Diabetes affects nearly 24 million people and is the seventh leading cause of death in the United States. A diagnosis of diabetes means that your body is either not producing or not using insulin as effectively as it should. Insulin, a hormone secreted by the pancreas, is used to convert sugar (glucose) into the energy your body needs. When you have diabetes, sugars build up in your blood stream. If left untreated, these elevated sugars can damage your heart, blood vessels, kidneys, nerves, and eyes.
There are two primary forms of diabetes—type 1 and type 2. Five to 10 percent of people with diabetes have type 1, a form of the disease predominately found in children and young adults. Type 2, the most common form of diabetes, is usually diagnosed in adults, primarily in those older than age 55. However, because 80 percent of people with type 2 diabetes are overweight, as the rate of obesity has risen in children, so has the number of children who are diagnosed with type 2 diabetes.
Why have a diabetes test?
Of the 23.6 million people suffering from diabetes in the U.S., nearly 6 million are unaware they have the disease and another 57 million people have pre-diabetes. The disease can develop slowly and complications may be present by the time the diagnosis is made.

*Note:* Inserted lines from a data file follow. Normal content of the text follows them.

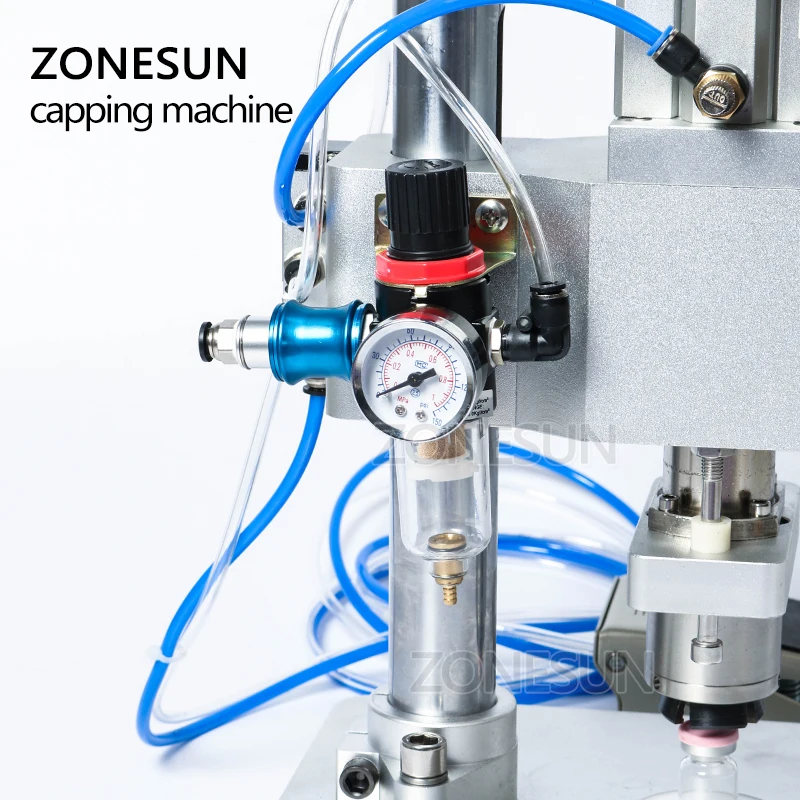 ZONESUN Semi-automatic Pneumatic Liquid Small Glass Bottle Capper Aluminum Metal Plastic Vial Crimper Capping Machine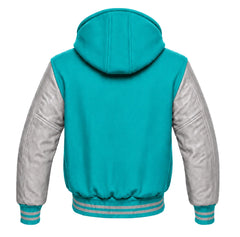 Turquoise and Grey Hooded Varsity Jacket
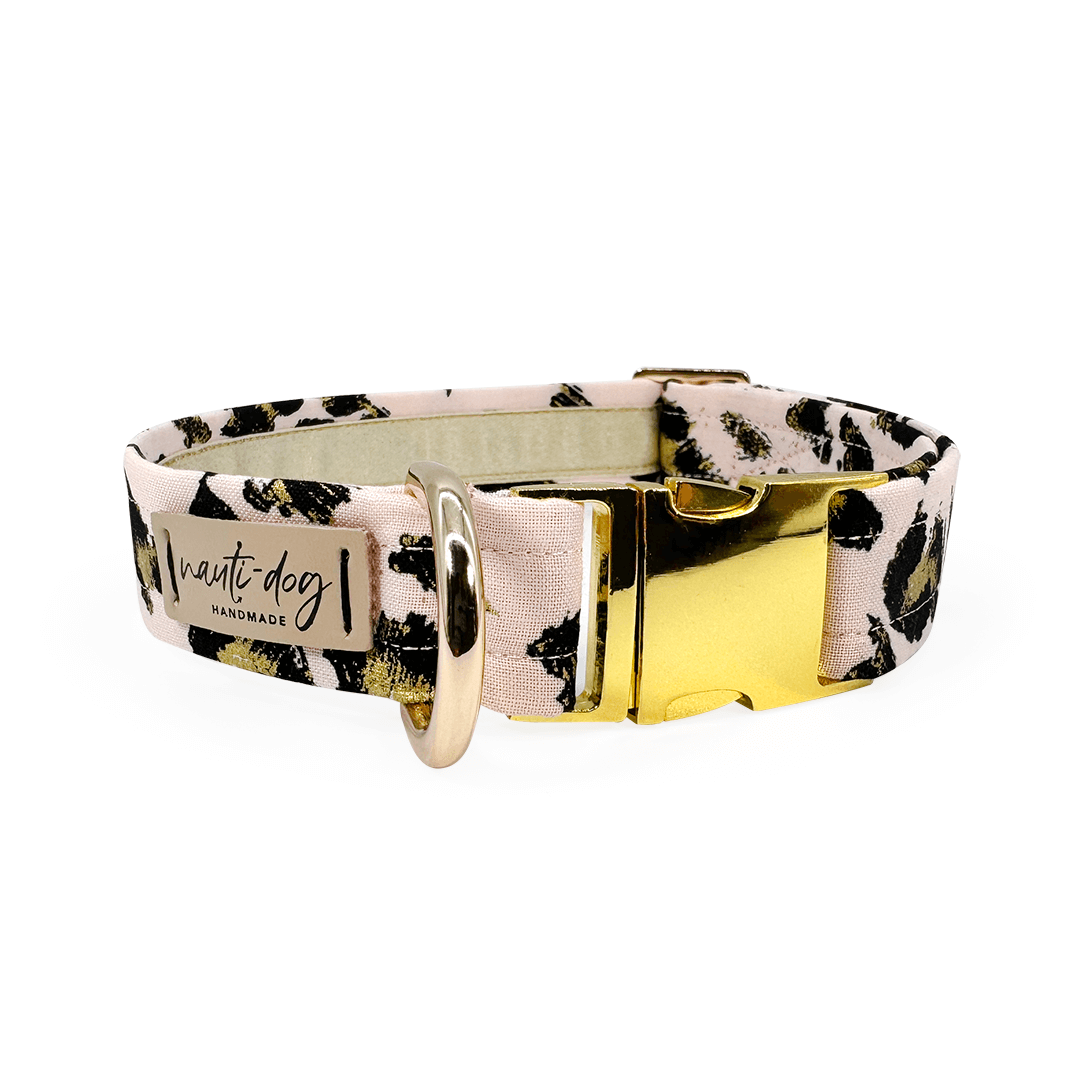 black and metallic gold leopard print on blush pink dog collar with polished gold metal hardware on white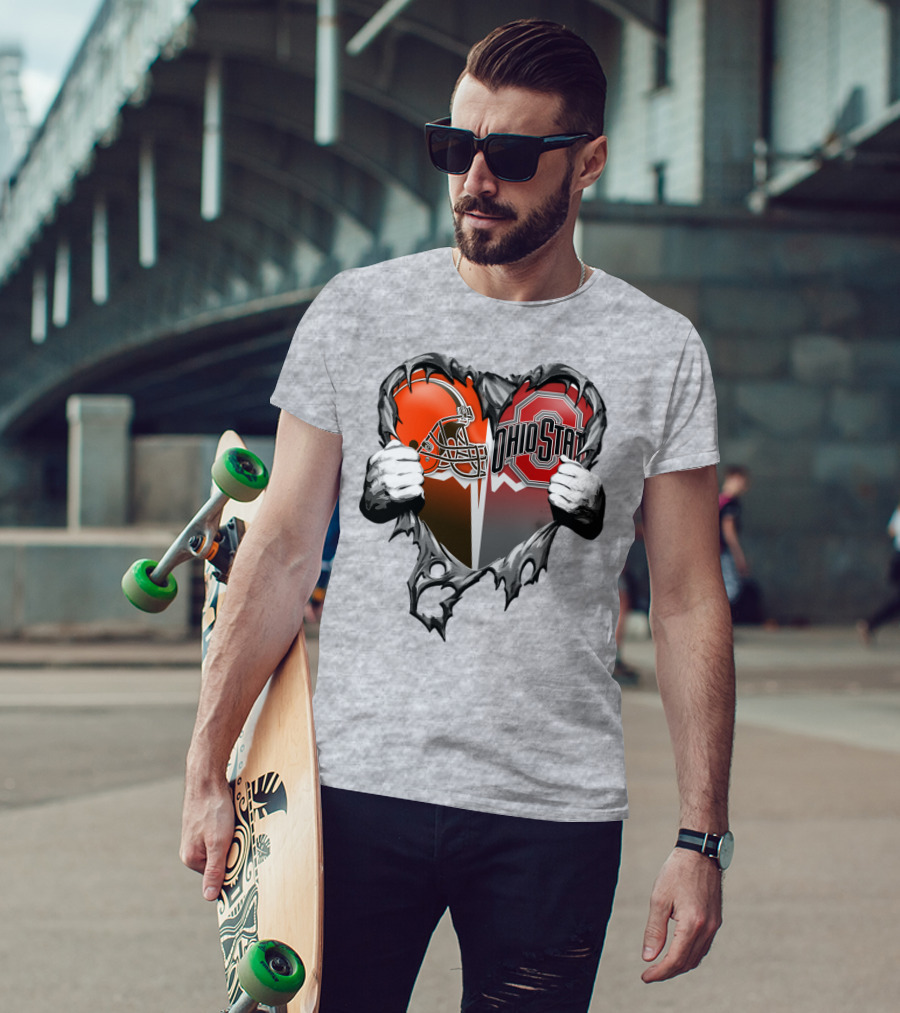 Cleveland Browns Ohio State Buckeyes Heart T-Shirt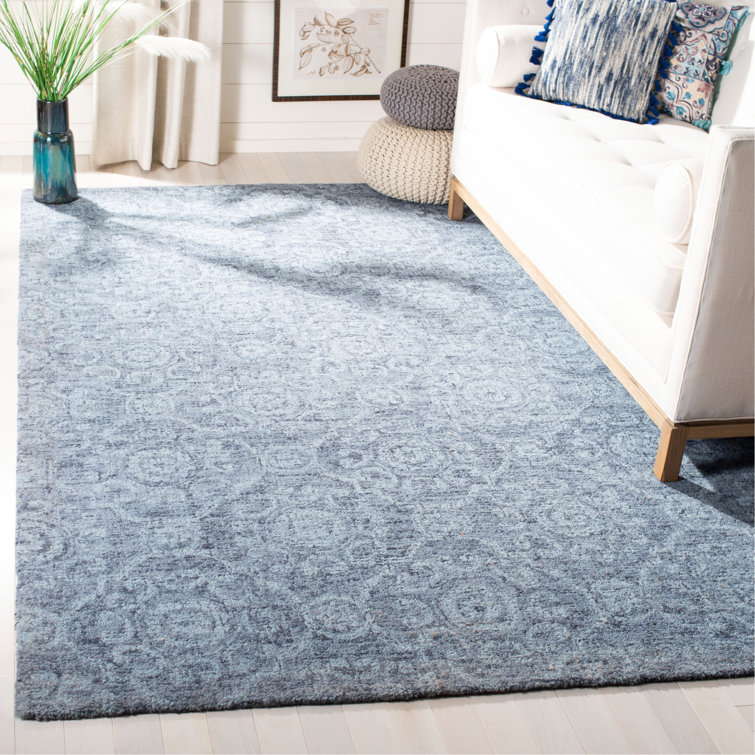 Ophelia & Co. Sulema Damask Handmade Tufted Wool Blue Area Rug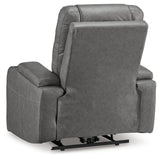 Schooner Rocks Slate Faux Leather Power Recliner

Most people first become aware of their diabetes through a routine blood test or a blood test done for another condition. Different tests detect diabetes, including a random sugar test (normally part of a routine blood test) or a fasting plasma glucose test. Because blood sugar is affected dramatically by diet, the fasting test is the preferred method for diagnosis.
Who should be screened for diabetes?
All adults should have a fasting glucose test at age 45. If diabetes is not detected, the test probably does not have to be repeated for three years. However, you should discuss with your physician the best screening schedule based on your risk factors. For example, your physician may wish to test you more frequently if you are overweight or have a family history of diabetes. In addition, African Americans, Native Americans, and Hispanic Americans are at a higher risk than Caucasians.
What are the symptoms of diabetes?
Most people with type 2 diabetes do not recognize the symptoms because the disease develops slowly. When you have too much blood sugar or glucose in your body, it can draw water from the body’s tissues. Hence, many of the symptoms of diabetes are a direct result of your body’s reaction to this dehydration.
- Excessive thirst
- Extreme hunger
- Unexplained weight loss or gain. As your body tries to compensate for the loss of fluids and sugar, you may have the urge to eat more and gain weight. Alternatively, because your muscles are not receiving the glucose they need, you may lose weight as your body burns stored calories to create energy.
- Blurred vision
- Extreme fatigue and irritability
- Tingling or numbness in the hands and feet caused by nerve damage
- Very dry skin
- Cuts and bruises that are slow to heal.